* start EXTRACTED DATA *

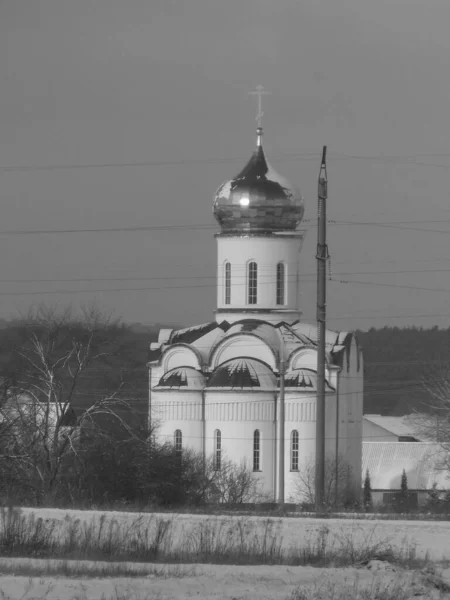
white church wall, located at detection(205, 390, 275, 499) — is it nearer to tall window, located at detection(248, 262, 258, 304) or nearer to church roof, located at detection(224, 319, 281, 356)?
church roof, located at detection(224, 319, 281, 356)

* end EXTRACTED DATA *
* start EXTRACTED DATA *

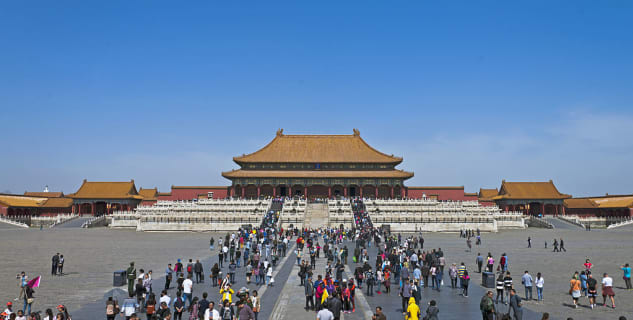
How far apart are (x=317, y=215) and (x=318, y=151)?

* end EXTRACTED DATA *
* start EXTRACTED DATA *

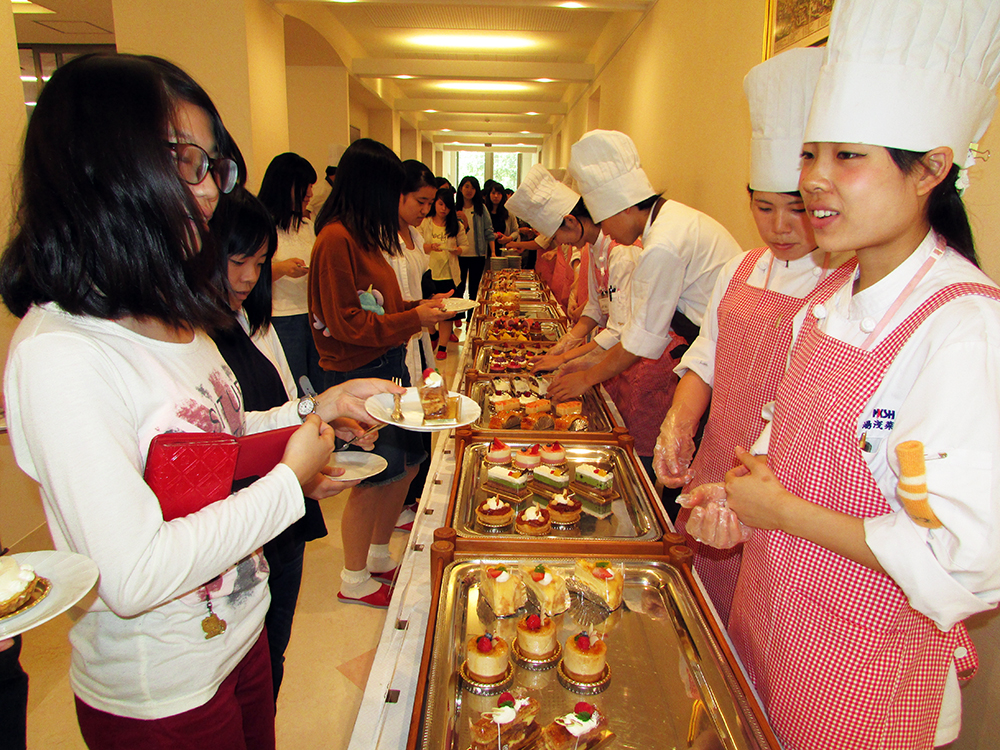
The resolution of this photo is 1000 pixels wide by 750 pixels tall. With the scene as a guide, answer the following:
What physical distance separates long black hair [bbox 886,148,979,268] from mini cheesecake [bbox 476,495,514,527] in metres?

* end EXTRACTED DATA *

Find every line in the records that contains the string "roof", and copy each one out in full. Count only matches with the same upper- and lowercase letters.

white church wall, located at detection(205, 390, 275, 499) — is it nearer to tall window, located at detection(248, 262, 258, 304) or nearer to church roof, located at detection(224, 319, 281, 356)?
church roof, located at detection(224, 319, 281, 356)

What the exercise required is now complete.